I am building a transformer model using tensorflow==2.16.1 and one of the layers is a tensorflow.keras.layers.MultiHeadAttention layer.
I implement the attention layer in the TransformerBlock below:
# Import TensorFlow and Keras for building and training neural network models
import tensorflow as tf
from tensorflow.keras.layers import (
Dense,
LayerNormalization,
MultiHeadAttention,
Dropout,
)
class TransformerBlock(tf.keras.layers.Layer):
def __init__(self, embed_dim, num_heads, ff_dim, rate=0.1, **kwargs):
super(TransformerBlock, self).__init__(**kwargs)
self.embed_dim = embed_dim
self.num_heads = num_heads
self.ff_dim = ff_dim
self.rate = rate
self.att = None
self.ffn = None
self.layernorm1 = None
self.layernorm2 = None
self.dropout1 = None
self.dropout2 = None
def build(self, input_shape):
self.att = MultiHeadAttention(num_heads=self.num_heads, key_dim=self.embed_dim)
self.ffn = tf.keras.Sequential(
[Dense(self.ff_dim, activation="relu"), Dense(self.embed_dim)]
)
self.layernorm1 = LayerNormalization(epsilon=1e-6)
self.layernorm2 = LayerNormalization(epsilon=1e-6)

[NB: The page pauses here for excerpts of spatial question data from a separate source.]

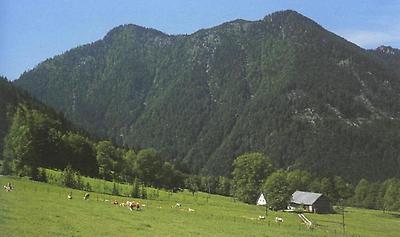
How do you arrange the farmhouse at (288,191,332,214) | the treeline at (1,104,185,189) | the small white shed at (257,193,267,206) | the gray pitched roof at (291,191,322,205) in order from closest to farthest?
the treeline at (1,104,185,189)
the small white shed at (257,193,267,206)
the farmhouse at (288,191,332,214)
the gray pitched roof at (291,191,322,205)

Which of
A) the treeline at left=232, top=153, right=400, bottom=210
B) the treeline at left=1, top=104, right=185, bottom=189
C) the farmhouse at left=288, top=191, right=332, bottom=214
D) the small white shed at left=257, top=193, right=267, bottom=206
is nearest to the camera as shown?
the treeline at left=1, top=104, right=185, bottom=189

self.dropout1 = Dropout(self.rate)
self.dropout2 = Dropout(self.rate)
super(TransformerBlock, self).build(input_shape)
def call(self, inputs, training, padding_mask=None, causal_mask=True, qa=False):
mask = None
seq_len = tf.shape(inputs)[1]
batch_size = tf.shape(inputs)[0]
if padding_mask is not None:
padding_mask_reshaped = tf.cast(
tf.reshape(padding_mask, (batch_size, 1, seq_len)), dtype=tf.float32
)
mask = tf.broadcast_to(
padding_mask_reshaped, (batch_size, seq_len, seq_len)
)
attn_output = self.att(
inputs, inputs, attention_mask=mask, use_causal_mask=True
)
attn_output = self.dropout1(attn_output, training=training)
out1 = self.layernorm1(inputs + attn_output)
ffn_output = self.ffn(out1)
ffn_output = self.dropout2(ffn_output, training=training)
out2 = self.layernorm2(out1 + ffn_output)
return out2
Whenever I implement this TransformerBlock I receive a warning.
lib/python3.11/site-packages/keras/src/layers/layer.py:877: UserWarning: Layer 'value' (of type EinsumDense) was passed an input with a mask attached to it. However, this layer does not support masking and will therefore destroy the mask information. Downstream layers will not see the mask.
However, when I pass a padding_mask and use_causal_mask=True, it changes the model performance. For example, if I pass use_causal_mask=False the model performs unrealistically well, as predicted if there is no causal mask, which implies to me that the causal mask is working. This same behavior is observed if I create and merge the causal_mask with the padding_mask and pass it through the attention_mask arg.
When I search the internet to see why I am getting this warning there is very little information on it. Does anyone here know why I can't stop getting this warning and what it means?